Union Minister for Water Resources, River Development and Ganga Rejuvenation Uma Bharti has said that the Eco Sensitive Zone, which was announced by the previous Central Government, needs to be reviewed because they seemed to have made it without doing proper homework. She further said that the Prime Minister Narendra Modi has categorically instructed his Cabinet colleagues to visit a State in full ministerial strength to ensure the State’s grievances are addressed and redressed promptly. In this process, Uttarakhand would be the first State where such experiment is implemented and probably all the pending issues will be sorted out with the officials being engaged in serious discussion. She further said that the plight of Uttarakhand is peculiar. On the one hand, the State has a string of snow-capped mountains and on the other, it has been grappling with acute water scarcity. It is paramount to save holy Ganga and its tributaries.
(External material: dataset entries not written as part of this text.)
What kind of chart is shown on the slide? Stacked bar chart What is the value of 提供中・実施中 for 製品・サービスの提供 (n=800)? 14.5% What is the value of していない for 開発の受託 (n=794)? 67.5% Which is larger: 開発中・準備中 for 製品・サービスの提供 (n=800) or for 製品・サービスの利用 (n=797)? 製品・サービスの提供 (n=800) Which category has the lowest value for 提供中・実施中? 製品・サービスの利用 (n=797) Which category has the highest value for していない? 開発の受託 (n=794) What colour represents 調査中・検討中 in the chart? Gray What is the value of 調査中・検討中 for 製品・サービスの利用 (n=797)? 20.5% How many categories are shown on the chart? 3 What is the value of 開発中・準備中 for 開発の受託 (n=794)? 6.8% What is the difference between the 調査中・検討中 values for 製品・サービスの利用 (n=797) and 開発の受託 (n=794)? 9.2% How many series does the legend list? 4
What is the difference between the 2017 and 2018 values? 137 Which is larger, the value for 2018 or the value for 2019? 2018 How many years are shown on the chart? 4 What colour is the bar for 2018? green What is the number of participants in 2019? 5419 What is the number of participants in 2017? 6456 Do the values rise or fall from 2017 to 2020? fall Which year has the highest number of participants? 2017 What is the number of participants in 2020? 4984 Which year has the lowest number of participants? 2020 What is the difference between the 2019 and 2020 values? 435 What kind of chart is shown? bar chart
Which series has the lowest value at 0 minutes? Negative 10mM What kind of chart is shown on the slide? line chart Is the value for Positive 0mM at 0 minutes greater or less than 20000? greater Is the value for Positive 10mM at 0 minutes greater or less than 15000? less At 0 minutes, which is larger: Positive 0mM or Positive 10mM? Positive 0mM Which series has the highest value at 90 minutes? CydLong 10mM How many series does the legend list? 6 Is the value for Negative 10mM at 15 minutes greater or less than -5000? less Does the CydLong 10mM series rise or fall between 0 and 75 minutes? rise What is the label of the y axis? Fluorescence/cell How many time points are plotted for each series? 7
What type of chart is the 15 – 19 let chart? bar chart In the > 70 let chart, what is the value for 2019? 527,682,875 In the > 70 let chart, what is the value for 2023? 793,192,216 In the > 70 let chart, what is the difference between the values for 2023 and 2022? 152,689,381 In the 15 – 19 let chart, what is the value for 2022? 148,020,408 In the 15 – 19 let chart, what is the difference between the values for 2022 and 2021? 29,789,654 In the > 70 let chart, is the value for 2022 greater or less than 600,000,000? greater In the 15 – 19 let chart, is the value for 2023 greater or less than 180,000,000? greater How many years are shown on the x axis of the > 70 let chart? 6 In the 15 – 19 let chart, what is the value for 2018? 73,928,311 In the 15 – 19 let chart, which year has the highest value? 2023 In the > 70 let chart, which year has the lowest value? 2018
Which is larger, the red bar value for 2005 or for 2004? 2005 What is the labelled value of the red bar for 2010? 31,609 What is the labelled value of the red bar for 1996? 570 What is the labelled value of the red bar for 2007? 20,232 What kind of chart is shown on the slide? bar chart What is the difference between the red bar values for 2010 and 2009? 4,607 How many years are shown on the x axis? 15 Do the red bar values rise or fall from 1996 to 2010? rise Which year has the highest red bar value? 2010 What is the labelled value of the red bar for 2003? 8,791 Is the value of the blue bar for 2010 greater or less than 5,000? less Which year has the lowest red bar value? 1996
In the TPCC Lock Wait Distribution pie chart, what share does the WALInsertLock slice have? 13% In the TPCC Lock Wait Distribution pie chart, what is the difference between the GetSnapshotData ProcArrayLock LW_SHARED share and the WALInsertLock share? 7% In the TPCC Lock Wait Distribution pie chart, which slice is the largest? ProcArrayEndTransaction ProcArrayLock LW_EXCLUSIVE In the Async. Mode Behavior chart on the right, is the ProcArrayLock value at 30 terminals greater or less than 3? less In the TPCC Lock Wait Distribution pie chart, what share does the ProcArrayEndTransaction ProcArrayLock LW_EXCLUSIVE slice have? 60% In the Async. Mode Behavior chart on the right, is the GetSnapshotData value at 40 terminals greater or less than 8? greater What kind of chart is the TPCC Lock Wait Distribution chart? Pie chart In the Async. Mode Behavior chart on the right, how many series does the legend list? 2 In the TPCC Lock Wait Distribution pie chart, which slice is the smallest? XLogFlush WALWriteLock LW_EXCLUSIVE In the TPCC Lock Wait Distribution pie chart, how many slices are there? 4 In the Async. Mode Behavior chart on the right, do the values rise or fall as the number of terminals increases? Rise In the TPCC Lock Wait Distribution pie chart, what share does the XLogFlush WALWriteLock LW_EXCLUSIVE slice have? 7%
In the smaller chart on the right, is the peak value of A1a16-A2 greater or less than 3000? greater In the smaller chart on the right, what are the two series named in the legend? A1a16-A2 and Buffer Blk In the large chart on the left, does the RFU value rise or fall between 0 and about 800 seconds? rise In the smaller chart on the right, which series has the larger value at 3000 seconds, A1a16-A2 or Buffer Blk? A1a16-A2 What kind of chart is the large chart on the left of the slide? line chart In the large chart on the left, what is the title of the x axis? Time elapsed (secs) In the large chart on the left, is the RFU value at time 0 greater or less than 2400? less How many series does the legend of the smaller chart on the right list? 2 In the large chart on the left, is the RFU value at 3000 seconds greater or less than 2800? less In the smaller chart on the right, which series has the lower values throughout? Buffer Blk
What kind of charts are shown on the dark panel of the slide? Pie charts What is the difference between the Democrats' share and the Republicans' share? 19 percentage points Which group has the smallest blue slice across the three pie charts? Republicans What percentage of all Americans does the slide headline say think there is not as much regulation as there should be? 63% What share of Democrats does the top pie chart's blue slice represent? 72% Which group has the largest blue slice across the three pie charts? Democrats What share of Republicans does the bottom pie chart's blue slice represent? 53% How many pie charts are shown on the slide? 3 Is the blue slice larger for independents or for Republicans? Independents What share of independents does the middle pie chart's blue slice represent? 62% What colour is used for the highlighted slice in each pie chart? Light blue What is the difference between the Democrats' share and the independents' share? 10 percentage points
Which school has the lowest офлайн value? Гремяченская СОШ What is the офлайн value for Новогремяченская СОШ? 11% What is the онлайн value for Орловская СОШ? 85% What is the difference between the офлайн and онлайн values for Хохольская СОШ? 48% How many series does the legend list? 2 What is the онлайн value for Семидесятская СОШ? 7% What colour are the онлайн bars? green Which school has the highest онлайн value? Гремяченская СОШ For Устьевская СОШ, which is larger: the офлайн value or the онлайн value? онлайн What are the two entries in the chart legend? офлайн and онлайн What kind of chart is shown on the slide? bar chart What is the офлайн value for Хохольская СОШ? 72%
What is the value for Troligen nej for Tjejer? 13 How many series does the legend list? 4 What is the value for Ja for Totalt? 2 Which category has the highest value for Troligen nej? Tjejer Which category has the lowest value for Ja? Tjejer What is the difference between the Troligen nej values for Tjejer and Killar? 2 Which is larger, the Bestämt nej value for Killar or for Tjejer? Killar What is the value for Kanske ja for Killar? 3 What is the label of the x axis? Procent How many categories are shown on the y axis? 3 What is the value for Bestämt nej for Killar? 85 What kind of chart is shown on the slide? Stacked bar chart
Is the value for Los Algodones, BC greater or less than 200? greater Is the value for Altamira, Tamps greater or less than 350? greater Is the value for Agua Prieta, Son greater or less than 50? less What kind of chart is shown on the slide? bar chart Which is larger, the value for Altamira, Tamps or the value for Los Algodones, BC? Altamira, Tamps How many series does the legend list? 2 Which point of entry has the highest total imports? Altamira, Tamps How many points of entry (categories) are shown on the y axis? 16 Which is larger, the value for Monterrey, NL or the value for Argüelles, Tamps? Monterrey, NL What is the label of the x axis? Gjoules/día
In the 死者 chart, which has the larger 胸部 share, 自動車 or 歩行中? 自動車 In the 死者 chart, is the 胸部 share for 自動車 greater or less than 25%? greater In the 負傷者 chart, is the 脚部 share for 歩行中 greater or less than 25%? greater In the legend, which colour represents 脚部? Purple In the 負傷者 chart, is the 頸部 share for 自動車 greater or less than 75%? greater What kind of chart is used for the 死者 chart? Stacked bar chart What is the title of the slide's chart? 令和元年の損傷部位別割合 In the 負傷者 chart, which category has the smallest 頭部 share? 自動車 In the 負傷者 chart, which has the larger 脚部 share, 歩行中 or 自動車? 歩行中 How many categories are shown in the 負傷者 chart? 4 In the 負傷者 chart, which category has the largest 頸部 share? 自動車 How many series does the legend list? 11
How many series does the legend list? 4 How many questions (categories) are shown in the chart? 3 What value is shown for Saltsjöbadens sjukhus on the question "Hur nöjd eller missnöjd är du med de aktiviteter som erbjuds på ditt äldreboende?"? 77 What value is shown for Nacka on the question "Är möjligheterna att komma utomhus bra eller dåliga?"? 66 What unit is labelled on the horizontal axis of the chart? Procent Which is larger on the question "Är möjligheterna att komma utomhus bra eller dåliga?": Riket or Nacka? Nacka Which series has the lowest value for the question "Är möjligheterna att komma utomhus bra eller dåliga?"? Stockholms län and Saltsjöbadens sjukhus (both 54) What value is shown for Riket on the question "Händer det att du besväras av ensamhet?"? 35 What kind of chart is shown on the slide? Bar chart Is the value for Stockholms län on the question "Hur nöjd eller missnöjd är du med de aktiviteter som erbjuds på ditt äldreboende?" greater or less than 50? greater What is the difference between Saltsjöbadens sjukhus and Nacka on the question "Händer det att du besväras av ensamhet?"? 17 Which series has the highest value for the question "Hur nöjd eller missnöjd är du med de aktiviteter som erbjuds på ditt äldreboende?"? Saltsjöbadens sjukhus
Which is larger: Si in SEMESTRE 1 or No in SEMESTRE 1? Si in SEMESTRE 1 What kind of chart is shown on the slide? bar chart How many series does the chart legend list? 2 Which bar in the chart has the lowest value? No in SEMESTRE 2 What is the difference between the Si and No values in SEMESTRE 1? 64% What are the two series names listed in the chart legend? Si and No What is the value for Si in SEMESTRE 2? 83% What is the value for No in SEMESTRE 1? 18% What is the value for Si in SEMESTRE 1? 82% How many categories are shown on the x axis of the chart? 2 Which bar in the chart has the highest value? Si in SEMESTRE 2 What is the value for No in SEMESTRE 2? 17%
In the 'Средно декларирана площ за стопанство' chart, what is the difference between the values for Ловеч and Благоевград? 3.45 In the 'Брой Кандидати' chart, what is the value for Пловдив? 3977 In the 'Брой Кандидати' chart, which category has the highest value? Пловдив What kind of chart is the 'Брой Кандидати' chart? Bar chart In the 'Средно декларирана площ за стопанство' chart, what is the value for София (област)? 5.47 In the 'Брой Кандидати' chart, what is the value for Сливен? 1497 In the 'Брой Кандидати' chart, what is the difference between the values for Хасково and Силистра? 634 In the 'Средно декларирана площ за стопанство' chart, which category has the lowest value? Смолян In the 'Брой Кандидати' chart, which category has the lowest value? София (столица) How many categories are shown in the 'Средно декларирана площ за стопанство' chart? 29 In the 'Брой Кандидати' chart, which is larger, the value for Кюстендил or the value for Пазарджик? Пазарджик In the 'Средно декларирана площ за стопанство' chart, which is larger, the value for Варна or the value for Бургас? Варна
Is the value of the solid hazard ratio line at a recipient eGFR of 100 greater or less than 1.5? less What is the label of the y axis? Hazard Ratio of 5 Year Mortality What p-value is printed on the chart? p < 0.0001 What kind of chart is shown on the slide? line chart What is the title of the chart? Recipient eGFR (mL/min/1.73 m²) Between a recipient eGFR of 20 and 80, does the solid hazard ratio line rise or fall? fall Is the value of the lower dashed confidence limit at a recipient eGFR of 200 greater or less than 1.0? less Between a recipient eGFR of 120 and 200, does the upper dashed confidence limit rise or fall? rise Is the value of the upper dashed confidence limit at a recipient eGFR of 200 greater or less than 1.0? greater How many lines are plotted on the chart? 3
Besides, water harvesting must be stressed. “Through this, we would ensure free flow of Ganga even during Ardh Kumbh-2016.” As far as Eco Sensitive Zone is concerned, it is impractical because whosoever has drafted it had not cared to visit the area physically. Even the former CMs, including Dr Ramesh Pokhriyal Nishank and Vijay Bahuguna and even the incumbent Harish Rawat, have strongly objected to that. She would personally raise the matter before the Union environment ministry. She will urge for amendments, she said. Talking about the disaster-2013, which devastated Kedarnath and wreaked havoc across the State and annihilated its tourism as well, Bharti said that there is a need to go for introspection into why such a catastrophe had befallen the State. “We know climate has become fragile and vulnerable to mercurial changes in places like Kedarnath and Badrinath. This is because of the lack of harmony between development and nature. Earlier, things were different. We must delve deeper to understand what has gone wrong and to go for the course correction to stop such disasters from recurring.”